===== Extracted information

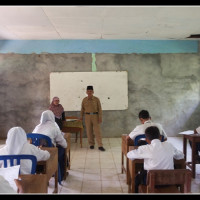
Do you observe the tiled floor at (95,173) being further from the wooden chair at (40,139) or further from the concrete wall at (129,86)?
the concrete wall at (129,86)

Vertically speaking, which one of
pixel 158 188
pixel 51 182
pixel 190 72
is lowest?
pixel 51 182

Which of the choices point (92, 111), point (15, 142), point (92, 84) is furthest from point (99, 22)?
point (15, 142)

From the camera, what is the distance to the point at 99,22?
5430 millimetres

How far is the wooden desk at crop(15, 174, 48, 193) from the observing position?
2.00 metres

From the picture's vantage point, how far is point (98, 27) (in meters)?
5.88

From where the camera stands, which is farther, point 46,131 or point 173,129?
point 173,129

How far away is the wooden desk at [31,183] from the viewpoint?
6.57ft

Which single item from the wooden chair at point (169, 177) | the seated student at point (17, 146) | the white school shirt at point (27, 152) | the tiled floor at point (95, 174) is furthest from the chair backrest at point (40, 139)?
the wooden chair at point (169, 177)

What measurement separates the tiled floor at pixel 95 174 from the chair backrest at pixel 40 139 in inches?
24.3

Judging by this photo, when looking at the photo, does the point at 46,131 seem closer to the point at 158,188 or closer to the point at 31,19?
the point at 158,188

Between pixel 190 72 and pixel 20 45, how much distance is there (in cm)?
508

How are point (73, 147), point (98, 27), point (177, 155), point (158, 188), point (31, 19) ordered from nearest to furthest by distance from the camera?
point (158, 188) → point (177, 155) → point (31, 19) → point (98, 27) → point (73, 147)

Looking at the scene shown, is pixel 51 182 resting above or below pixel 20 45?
below
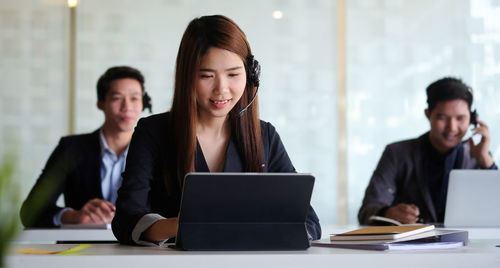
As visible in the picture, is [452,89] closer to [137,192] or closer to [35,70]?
[137,192]

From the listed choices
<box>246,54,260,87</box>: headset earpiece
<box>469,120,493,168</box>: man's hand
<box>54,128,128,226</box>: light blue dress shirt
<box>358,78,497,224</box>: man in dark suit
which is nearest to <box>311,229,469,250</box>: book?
<box>246,54,260,87</box>: headset earpiece

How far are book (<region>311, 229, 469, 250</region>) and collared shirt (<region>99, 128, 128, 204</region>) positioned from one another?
2205 mm

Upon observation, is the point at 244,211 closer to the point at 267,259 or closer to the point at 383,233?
the point at 267,259

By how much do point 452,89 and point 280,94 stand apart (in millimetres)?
1689

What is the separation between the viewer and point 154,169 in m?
2.00

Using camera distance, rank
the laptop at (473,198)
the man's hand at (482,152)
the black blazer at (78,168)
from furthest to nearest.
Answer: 1. the man's hand at (482,152)
2. the black blazer at (78,168)
3. the laptop at (473,198)

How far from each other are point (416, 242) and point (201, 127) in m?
0.87

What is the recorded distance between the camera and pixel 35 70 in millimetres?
5098

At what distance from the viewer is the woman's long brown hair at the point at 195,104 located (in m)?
1.98

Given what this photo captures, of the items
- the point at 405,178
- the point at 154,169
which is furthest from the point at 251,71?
the point at 405,178

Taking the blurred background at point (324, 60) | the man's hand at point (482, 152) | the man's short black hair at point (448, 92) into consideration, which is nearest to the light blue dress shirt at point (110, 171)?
the blurred background at point (324, 60)

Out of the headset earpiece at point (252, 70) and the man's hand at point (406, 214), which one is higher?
the headset earpiece at point (252, 70)

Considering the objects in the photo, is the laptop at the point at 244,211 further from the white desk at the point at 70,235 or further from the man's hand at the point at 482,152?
the man's hand at the point at 482,152

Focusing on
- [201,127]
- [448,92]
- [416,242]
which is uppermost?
[448,92]
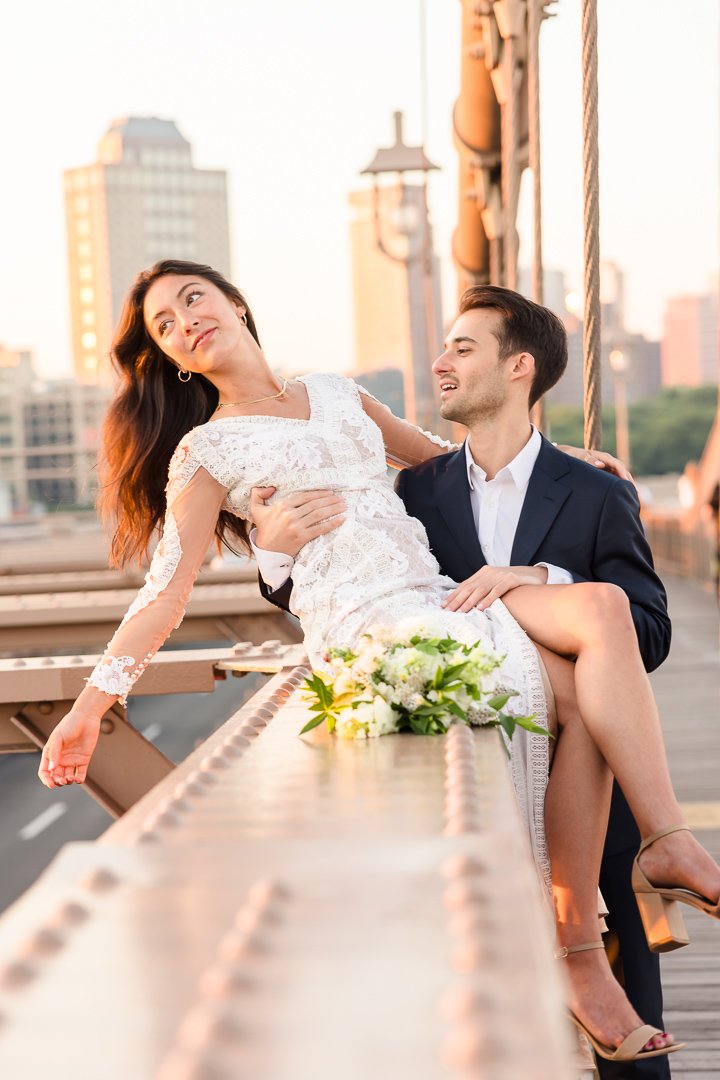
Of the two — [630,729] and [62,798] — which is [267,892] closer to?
[630,729]

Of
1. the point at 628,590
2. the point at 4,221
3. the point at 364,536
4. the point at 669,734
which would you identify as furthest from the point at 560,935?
the point at 4,221

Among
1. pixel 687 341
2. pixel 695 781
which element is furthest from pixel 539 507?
pixel 687 341

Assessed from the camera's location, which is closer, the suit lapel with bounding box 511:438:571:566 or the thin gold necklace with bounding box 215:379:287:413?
the suit lapel with bounding box 511:438:571:566

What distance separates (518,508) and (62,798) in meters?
17.0

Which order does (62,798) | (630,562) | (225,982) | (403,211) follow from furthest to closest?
(62,798)
(403,211)
(630,562)
(225,982)

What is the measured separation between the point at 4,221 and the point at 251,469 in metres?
57.2

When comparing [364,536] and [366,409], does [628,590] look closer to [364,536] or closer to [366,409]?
[364,536]

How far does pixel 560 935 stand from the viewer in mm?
2061

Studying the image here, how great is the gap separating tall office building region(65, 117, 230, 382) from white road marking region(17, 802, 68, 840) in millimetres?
79001

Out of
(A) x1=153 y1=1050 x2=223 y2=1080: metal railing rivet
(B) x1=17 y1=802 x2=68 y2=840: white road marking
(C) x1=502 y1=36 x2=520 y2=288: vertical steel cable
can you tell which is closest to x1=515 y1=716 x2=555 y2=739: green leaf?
(A) x1=153 y1=1050 x2=223 y2=1080: metal railing rivet

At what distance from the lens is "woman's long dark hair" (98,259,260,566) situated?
299 cm

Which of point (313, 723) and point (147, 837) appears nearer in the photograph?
point (147, 837)

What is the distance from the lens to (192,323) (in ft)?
9.17

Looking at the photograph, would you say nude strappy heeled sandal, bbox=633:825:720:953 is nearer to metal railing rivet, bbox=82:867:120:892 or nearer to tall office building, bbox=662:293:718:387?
metal railing rivet, bbox=82:867:120:892
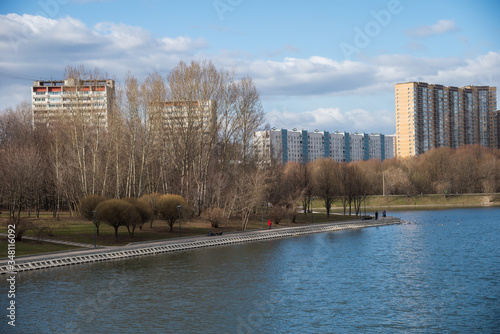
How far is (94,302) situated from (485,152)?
14793 centimetres

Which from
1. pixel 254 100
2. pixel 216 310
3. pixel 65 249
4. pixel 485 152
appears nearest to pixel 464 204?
pixel 485 152

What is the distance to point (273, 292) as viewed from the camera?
32094mm

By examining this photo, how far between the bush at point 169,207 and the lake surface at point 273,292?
10.5 metres

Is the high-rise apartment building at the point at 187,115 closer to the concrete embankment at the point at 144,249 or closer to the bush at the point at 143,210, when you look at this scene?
the concrete embankment at the point at 144,249

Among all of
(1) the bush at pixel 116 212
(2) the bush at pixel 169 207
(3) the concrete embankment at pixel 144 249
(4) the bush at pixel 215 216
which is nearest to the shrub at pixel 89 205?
(1) the bush at pixel 116 212

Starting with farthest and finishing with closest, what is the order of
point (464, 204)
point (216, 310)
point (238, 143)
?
point (464, 204), point (238, 143), point (216, 310)

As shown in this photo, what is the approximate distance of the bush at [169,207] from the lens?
60.6m

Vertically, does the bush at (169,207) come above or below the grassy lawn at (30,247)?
above

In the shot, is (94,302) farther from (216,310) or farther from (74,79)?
(74,79)

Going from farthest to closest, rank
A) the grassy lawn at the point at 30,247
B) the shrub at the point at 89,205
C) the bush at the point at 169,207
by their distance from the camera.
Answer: the bush at the point at 169,207
the shrub at the point at 89,205
the grassy lawn at the point at 30,247

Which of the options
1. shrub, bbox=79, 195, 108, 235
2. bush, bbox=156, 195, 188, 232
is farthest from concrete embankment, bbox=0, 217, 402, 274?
shrub, bbox=79, 195, 108, 235

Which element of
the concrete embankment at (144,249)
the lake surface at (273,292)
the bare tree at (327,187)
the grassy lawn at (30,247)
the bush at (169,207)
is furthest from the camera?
the bare tree at (327,187)

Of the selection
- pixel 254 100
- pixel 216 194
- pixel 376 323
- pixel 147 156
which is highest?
pixel 254 100

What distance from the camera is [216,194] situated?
73312mm
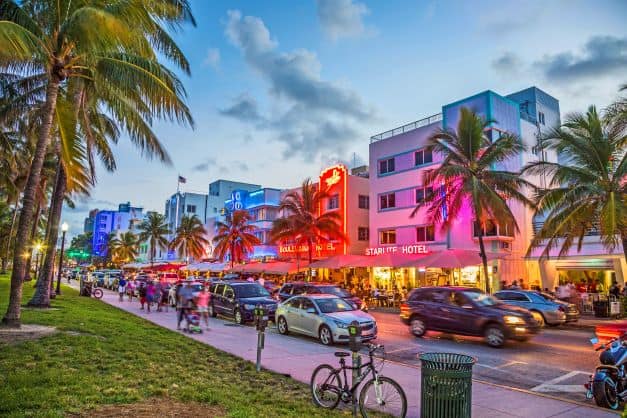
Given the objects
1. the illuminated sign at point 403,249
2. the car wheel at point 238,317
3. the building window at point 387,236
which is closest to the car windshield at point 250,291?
the car wheel at point 238,317

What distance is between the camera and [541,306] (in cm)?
1967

==========

Written task: Reproduce the listing above word for word, starting at the line that contains "Vertically speaking, which one of" and ending at the line that contains "5430 millimetres", with both of those lines included.

Complete output:
Vertically speaking, which one of
pixel 158 188
pixel 51 182
pixel 190 72
is lowest?
pixel 51 182

Which of the choices point (92, 111), point (15, 142), point (92, 84) is furthest from point (99, 22)?
point (15, 142)

From the camera, what is the distance to the point at 99,22?
5430 millimetres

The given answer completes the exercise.